# Pimp your Bike (Rahmen-Decals etc.)



## Waldwichtel (5. Mai 2012)

Hallo zusammen,

unser Angelo (Gooni) bat mich euch mitzuteilen, das er jetzt einen Schneidplotter besitzt. Wenn ihr also Decals jeglicher Art benötigt (für Rahmen, Gabel, Heckscheiben, Fahrzeuge etc.), so könnt ihr euch direkt an ihn wenden.

Kontakt: [email protected]

Benötigt wird eine Vektordatei. Sollte euer Motiv in einem anderen Format vorliegen, so kann er dieses ggf. vektorisieren.
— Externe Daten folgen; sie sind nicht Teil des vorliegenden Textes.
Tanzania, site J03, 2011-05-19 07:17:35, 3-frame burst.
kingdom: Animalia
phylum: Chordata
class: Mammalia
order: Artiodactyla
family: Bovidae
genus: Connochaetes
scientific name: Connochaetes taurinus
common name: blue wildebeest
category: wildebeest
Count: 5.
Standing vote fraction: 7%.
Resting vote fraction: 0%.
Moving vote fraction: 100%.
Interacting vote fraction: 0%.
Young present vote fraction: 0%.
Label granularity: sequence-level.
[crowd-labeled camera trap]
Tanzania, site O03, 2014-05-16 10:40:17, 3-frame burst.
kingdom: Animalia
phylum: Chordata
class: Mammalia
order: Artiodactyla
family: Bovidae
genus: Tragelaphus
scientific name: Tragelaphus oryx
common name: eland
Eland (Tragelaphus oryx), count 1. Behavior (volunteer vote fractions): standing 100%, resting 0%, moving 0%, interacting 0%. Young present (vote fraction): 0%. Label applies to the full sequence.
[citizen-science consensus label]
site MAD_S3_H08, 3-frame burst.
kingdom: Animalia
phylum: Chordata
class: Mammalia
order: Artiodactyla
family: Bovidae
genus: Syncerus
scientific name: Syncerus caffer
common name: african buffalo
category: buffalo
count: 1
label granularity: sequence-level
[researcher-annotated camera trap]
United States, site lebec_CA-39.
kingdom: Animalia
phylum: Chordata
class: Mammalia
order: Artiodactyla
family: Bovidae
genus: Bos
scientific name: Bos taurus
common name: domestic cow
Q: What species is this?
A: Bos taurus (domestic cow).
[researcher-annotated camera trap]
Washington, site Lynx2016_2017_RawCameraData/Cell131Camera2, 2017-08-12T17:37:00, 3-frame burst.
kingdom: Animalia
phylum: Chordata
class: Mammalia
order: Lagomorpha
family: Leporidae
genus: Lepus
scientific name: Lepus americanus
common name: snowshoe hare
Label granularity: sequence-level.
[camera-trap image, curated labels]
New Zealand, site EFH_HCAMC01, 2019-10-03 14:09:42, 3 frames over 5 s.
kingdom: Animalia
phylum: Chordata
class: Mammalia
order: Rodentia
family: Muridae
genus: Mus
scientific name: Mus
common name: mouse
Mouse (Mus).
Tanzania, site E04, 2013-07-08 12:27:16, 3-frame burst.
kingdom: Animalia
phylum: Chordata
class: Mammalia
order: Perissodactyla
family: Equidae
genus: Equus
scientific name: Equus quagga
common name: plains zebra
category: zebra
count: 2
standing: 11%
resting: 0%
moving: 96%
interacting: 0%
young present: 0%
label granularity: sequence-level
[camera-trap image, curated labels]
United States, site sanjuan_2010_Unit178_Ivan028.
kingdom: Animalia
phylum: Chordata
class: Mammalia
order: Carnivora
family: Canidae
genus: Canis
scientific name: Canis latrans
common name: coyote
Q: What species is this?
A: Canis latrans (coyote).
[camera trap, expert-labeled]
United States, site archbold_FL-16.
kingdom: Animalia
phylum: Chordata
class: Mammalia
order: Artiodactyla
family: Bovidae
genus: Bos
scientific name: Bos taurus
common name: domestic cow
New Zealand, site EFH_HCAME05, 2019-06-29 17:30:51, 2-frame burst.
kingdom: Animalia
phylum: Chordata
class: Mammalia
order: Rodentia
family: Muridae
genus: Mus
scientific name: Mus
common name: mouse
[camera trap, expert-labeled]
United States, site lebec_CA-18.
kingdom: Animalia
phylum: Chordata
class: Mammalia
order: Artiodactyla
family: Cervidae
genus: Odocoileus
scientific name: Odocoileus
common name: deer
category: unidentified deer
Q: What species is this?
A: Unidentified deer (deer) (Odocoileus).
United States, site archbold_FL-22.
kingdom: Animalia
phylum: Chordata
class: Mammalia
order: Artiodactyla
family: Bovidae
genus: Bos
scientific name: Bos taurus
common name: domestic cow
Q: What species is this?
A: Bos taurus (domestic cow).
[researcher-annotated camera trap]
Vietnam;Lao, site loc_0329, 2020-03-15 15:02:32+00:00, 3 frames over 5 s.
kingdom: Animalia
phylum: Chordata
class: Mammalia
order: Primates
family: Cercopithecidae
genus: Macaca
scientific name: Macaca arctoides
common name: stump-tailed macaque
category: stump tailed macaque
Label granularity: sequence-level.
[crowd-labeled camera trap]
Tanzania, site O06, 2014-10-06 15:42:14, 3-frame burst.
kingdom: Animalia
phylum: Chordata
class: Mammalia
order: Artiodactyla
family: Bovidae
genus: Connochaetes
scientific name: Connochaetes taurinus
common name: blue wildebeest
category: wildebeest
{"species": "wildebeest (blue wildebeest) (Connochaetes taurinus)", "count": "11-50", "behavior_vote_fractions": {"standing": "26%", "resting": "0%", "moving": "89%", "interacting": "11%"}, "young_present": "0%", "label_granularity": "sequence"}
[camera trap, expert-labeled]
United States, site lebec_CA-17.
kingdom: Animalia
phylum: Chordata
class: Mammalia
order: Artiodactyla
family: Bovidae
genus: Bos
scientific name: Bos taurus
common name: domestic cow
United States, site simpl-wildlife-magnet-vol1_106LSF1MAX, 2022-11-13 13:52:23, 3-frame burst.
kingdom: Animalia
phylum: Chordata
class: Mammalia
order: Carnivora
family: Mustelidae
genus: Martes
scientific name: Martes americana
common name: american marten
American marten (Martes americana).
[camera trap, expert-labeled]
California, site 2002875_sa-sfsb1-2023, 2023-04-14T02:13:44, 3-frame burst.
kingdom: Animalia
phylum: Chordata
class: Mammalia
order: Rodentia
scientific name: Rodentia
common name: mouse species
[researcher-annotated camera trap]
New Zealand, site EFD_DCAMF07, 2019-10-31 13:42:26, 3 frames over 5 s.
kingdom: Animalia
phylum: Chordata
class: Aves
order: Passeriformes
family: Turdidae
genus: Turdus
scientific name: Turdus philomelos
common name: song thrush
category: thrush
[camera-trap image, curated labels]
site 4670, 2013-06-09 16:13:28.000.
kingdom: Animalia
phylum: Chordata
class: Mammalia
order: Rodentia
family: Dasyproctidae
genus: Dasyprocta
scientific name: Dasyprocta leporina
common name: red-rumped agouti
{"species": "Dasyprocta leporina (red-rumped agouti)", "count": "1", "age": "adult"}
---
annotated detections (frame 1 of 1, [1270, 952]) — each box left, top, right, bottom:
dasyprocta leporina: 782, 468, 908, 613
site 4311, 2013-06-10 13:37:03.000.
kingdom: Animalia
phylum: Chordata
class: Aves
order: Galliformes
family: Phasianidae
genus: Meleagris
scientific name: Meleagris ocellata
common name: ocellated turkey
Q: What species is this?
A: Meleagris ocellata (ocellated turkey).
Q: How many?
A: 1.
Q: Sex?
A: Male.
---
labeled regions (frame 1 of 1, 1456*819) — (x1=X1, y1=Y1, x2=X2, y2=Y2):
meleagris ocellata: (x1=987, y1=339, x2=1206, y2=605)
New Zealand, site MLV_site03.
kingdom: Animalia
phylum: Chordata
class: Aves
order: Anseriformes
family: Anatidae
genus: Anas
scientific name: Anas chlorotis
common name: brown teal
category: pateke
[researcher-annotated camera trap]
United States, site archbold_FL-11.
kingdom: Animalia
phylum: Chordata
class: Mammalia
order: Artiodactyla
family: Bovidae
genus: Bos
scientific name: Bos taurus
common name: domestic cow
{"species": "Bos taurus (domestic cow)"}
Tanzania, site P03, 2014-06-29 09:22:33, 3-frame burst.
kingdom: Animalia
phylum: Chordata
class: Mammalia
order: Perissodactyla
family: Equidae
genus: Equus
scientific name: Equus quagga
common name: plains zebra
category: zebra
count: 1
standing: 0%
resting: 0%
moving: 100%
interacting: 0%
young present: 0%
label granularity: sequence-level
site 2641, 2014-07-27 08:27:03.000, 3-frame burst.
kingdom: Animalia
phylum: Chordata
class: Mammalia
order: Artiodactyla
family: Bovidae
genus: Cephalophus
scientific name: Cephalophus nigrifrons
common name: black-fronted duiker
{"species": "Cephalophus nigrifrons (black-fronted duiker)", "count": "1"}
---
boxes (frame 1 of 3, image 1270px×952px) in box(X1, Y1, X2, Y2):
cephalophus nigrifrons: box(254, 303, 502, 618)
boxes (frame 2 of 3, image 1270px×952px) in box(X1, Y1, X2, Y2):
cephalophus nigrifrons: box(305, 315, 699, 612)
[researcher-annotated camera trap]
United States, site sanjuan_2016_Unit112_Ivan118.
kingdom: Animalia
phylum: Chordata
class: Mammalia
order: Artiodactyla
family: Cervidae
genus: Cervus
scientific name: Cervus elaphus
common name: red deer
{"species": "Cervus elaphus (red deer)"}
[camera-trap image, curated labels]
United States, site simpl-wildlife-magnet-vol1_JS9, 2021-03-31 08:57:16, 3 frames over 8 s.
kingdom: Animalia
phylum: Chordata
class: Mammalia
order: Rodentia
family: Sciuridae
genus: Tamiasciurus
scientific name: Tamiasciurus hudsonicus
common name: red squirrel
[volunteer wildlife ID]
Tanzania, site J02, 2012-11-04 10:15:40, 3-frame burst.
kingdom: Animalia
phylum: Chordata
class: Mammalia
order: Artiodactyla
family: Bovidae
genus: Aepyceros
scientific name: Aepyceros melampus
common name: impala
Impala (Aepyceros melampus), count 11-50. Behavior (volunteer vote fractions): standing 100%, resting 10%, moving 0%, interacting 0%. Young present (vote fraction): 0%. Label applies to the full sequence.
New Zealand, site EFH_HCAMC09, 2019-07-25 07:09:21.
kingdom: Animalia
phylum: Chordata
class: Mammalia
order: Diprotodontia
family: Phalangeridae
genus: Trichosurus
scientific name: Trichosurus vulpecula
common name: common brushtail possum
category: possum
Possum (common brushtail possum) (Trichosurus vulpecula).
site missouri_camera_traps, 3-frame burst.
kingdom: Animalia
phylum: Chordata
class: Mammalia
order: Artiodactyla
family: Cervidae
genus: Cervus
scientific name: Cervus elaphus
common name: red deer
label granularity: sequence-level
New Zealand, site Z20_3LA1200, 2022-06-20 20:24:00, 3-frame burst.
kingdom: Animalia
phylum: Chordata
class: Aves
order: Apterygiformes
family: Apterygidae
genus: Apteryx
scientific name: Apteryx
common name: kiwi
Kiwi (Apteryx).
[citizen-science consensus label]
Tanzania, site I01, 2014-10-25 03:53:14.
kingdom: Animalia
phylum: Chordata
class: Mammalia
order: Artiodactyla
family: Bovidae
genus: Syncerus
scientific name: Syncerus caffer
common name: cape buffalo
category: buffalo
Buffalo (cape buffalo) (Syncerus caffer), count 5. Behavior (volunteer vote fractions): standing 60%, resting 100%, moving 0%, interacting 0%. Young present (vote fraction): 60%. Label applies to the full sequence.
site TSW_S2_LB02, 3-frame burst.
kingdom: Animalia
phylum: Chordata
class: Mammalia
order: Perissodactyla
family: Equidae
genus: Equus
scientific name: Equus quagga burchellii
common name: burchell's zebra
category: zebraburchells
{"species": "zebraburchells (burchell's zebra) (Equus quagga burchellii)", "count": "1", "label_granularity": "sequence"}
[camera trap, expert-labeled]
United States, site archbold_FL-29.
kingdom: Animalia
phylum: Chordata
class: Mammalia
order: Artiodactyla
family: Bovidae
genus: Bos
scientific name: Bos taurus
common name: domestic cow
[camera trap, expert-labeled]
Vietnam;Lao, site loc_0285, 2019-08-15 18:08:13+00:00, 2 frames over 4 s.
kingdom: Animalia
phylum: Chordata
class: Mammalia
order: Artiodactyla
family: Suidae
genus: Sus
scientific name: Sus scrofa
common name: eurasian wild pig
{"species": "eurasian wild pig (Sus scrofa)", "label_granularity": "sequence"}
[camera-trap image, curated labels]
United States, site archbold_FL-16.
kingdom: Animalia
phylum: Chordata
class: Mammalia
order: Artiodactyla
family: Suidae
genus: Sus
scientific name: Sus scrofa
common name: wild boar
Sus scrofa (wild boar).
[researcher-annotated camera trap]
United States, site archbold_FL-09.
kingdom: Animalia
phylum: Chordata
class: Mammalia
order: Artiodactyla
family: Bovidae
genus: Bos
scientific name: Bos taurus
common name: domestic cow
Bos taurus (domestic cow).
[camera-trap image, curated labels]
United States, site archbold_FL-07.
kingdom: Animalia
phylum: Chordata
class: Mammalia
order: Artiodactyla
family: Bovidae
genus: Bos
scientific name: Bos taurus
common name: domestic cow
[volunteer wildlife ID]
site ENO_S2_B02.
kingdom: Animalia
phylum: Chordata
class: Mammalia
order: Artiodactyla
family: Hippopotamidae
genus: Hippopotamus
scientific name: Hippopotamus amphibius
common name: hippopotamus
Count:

Einfach anfragen.

Möglich sind 1- und 2-farbige Drucke. 2-farbig für Schriften und 1-farbig für Motive.

Folgende Farben stehen derzeit zur Auswahl:
- weiß
- schwarz
- rot
- blau
- türkis
- orange

Hier mal 2 Muster.













Ich habe hier mal einen neuen Thread für eröffnet, da das vielleicht für einige interessant sein könnte.


----------



## kris. (5. Mai 2012)

Gut zu wissen...


----------



## MTB-News.de




----------



## chucki_bo (5. Mai 2012)

Decals - 

Früher hieß das Abziehbilder 

Later


----------



## Waldwichtel (5. Mai 2012)

chucki_bo schrieb:


> Decals -
> Früher hieß das Abziehbilder



Das versteht dann aber unsere Teletubbies-Generation nicht!


----------



## chucki_bo (5. Mai 2012)

Ah


----------



## crossboss (5. Mai 2012)

Hey Waldi wo is denn dein Paßbild?


----------



## Waldwichtel (5. Mai 2012)

crossboss schrieb:


> Hey Waldi wo is denn dein Paßbild?



Meinste den legendären Waldi-Schädel, die IBC-Outlaw-Fratze oder das Bild mit Alpecin-Trikot und Halloween-Maske!? 
Ich hab mal meine kultigen Marin- und Schwinn-Trikots aus den 90ern rausgekramt und dachte, das die sich auch gut als Avatarbild machen würden.


----------



## crossboss (6. Mai 2012)

den Waldi Outlaw natürlich


----------



## Stradi (8. Mai 2012)

Coole Idee diese Decals aka Abziehbilder


----------